DUMPSTYLE, which specifies the method of writing system dumps, is a 32-bit mask. Table 2-1 shows how the bits are defined. Each bit can be set independently. The value of the SYSGEN parameter is the sum of the values of the bits that have been set. Remaining or undefined values are reserved to Compaq.
Bit | Value | Description |
---|---|---|
0 | 0 | 0= Full dump (SYSGEN default). The entire contents of physical memory will be written to the dump file. |
1= Selective dump. The contents of memory will be written to the dump file selectively to maximize the usefulness of the dump file while conserving disk space. | ||
1 | 2 | 0= Minimal console output. |
1= Full console output (includes stack dump, register contents, and so on.) | ||
2 | 4 | This bit is ignored on Alpha systems. |
3 | 8 | 0= Do not compress. |
1= Compress. | ||
4-31 | Reserved to Compaq |
In a physical memory dump, the DUMPSTYLE system parameter can be set to 0,2,8, or 10. Each value provides a full dump; the value of 0 yields an uncompressed dump with minimal console output; the value of 2 provides an uncompressed dump with full console output; the value of 8 provides a compressed dump with minimal console output; and the value of 10 provides a compressed dump with full console output. A physical memory dump requires that all physical memory be written to the dump file. This ensures the presence of all the page table pages required for SDA to emulate translation of system virtual addresses. These table pages include the level 1 page table of the current process, the shared level 2 page table that maps the system page table (SPT), and the level 3 page table pages that constitute the SPT.
In certain system configurations, it may be impossible to preserve the entire contents of memory in a disk file. For instance, a large memory system or a system with small disk capacity may not be able to supply enough disk space for a full memory dump. If the system dump file cannot accommodate all of memory, information essential to determining the cause of the system failure may be lost.
To preserve those portions of memory that contain information most useful in determining the causes of system failures, a system manager sets the value of the DUMPSTYLE system parameter to 1, 3, 9, or 11 to specify a dump of selected virtual address spaces. Each value provides a selective dump; the value of 1 yields an uncompressed dump with minimal console output; the value of 3 provides an uncompressed dump with full console output; the value of 9 provides a compressed with minimal console output; and the value of 11 provides a compressed with full console output. In a selective dump, related pages of virtual address space are written to the dump file as a unit called a logical memory block (LMB). For example, one LMB consists of the system and global page tables; another is the address space of a particular process. Those LMBs most likely to be useful in crash dump analysis are written first.
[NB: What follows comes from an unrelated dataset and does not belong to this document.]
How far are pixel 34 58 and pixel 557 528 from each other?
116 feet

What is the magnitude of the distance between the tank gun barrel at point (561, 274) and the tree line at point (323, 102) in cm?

Table 2-2 compares full and selective style dump files.
Item | Full | Selective |
---|---|---|
Available Information | Complete contents of physical memory in use, stored in order of increasing physical address. | System page table, global page table, system space memory, and process and control regions (plus global pages) for all saved processes. |
Unavailable Information | Contents of paged-out memory at the time of the system failure. | Contents of paged-out memory at the time of the system failure, process and control regions of unsaved processes, L1 page tables, and memory not mapped by a page table. |
SDA Command Limitations | None. | The following commands are not useful for unsaved processes: SHOW PROCESS/CHANNELS, SHOW PROCESS/IMAGE, SHOW PROCESS/RMS, SHOW STACK, and SHOW SUMMARY/IMAGE. |
You can adjust the size of the system page file and dump file using AUTOGEN (the recommended method) or by using SYSGEN.
AUTOGEN automatically calculates the appropriate sizes for page and dump files. AUTOGEN invokes the System Generation utility (SYSGEN) to create or change the files. However, you can control sizes calculated by AUTOGEN by defining symbols in the MODPARAMS.DAT file. The file sizes specified in MODPARAMS.DAT are copied into the PARAMS.DAT file during AUTOGEN's GETDATA phase. AUTOGEN then makes appropriate adjustments in its calculations.
Although Compaq recommends using AUTOGEN to create and modify page and dump file sizes, you can use SYSGEN to directly create and change the sizes of those files.
The sections that follow discuss how you can calculate the size of a dump file.
See the OpenVMS System Manager's Manual for detailed information about using AUTOGEN and
SYSGEN to create and modify page and dump file sizes.
2.2.1.3 Writing to the System Dump File
OpenVMS Alpha writes the contents of the error-log buffers, processor registers, and memory into the system dump file, overwriting its previous contents. If the system dump file is too small, OpenVMS Alpha cannot copy all memory to the file when a system failure occurs.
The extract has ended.